[Excerpts of spatial question data]
>> START

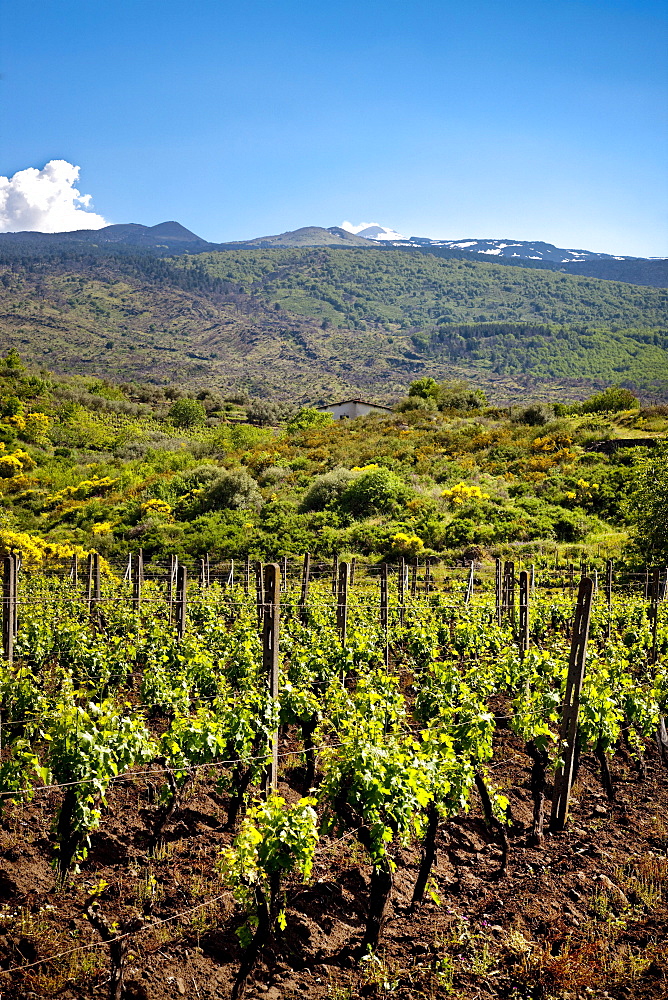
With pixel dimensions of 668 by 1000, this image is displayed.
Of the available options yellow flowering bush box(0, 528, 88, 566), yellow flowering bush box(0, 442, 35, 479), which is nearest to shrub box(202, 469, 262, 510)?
yellow flowering bush box(0, 528, 88, 566)

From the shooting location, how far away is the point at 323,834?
5.49m

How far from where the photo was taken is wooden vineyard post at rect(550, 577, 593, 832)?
25.9 feet

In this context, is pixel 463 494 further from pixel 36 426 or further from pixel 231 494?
pixel 36 426

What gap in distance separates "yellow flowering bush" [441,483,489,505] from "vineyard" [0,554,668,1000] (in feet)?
72.6

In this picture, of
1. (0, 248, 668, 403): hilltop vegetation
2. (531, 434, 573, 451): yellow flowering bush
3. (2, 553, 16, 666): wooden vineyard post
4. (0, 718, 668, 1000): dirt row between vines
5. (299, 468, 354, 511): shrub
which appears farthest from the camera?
(0, 248, 668, 403): hilltop vegetation

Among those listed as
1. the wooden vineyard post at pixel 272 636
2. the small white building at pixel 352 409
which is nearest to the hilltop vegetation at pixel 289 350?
the small white building at pixel 352 409

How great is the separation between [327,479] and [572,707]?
26908 mm

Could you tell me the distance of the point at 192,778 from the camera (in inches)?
289

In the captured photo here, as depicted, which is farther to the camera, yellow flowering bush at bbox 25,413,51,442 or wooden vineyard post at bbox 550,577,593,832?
yellow flowering bush at bbox 25,413,51,442

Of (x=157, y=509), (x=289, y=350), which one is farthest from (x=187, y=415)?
(x=289, y=350)

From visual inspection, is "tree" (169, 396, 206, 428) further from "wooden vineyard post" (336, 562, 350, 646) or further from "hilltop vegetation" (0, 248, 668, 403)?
"hilltop vegetation" (0, 248, 668, 403)

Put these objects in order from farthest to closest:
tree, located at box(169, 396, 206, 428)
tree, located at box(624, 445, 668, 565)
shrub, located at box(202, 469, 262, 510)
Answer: tree, located at box(169, 396, 206, 428), shrub, located at box(202, 469, 262, 510), tree, located at box(624, 445, 668, 565)

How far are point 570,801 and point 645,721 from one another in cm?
143

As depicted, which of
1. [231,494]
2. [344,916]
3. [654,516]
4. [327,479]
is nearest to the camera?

>> END

PROBLEM DESCRIPTION
Output all of the data exactly as it stands, minus any images.

CORRECT RESULT
With pixel dimensions of 668 by 1000, this image is displayed.
Of the available options yellow flowering bush box(0, 528, 88, 566), yellow flowering bush box(0, 442, 35, 479), which is nearest to shrub box(202, 469, 262, 510)?
yellow flowering bush box(0, 528, 88, 566)

From the shooting location, how far away is the point at 323,834?
5.49m

How far from where the photo was taken is wooden vineyard post at rect(550, 577, 593, 832)?
25.9 feet

In this context, is pixel 463 494 further from pixel 36 426 or further from pixel 231 494?
pixel 36 426

What gap in distance separates "yellow flowering bush" [441,483,489,505] from "vineyard" [0,554,668,1000] (in feet)?
72.6

In this picture, of
1. (0, 248, 668, 403): hilltop vegetation
2. (531, 434, 573, 451): yellow flowering bush
3. (2, 553, 16, 666): wooden vineyard post
4. (0, 718, 668, 1000): dirt row between vines
5. (299, 468, 354, 511): shrub
which appears farthest from the camera?
(0, 248, 668, 403): hilltop vegetation

Among those listed as
1. the wooden vineyard post at pixel 272 636
2. the small white building at pixel 352 409
which is nearest to the hilltop vegetation at pixel 289 350?
the small white building at pixel 352 409

How great is the separation between [327,479] and [572,707]?
26908 mm

Could you tell me the distance of the point at 192,778 from the camera (in inches)?
289

In the captured photo here, as depicted, which is farther to the camera, yellow flowering bush at bbox 25,413,51,442 or wooden vineyard post at bbox 550,577,593,832?
yellow flowering bush at bbox 25,413,51,442

Of (x=157, y=509), (x=289, y=350), which one is farthest from (x=187, y=415)?
(x=289, y=350)

From visual inspection, is "tree" (169, 396, 206, 428) further from "wooden vineyard post" (336, 562, 350, 646) or further from "hilltop vegetation" (0, 248, 668, 403)?
"hilltop vegetation" (0, 248, 668, 403)

Put these objects in order from farthest to closest:
tree, located at box(169, 396, 206, 428)
tree, located at box(624, 445, 668, 565)
shrub, located at box(202, 469, 262, 510)
Answer: tree, located at box(169, 396, 206, 428), shrub, located at box(202, 469, 262, 510), tree, located at box(624, 445, 668, 565)

How far are point 570,801 and point 645,721 from one another in cm?
143

As depicted, which of
1. [231,494]
2. [344,916]
3. [654,516]
4. [327,479]
is nearest to the camera?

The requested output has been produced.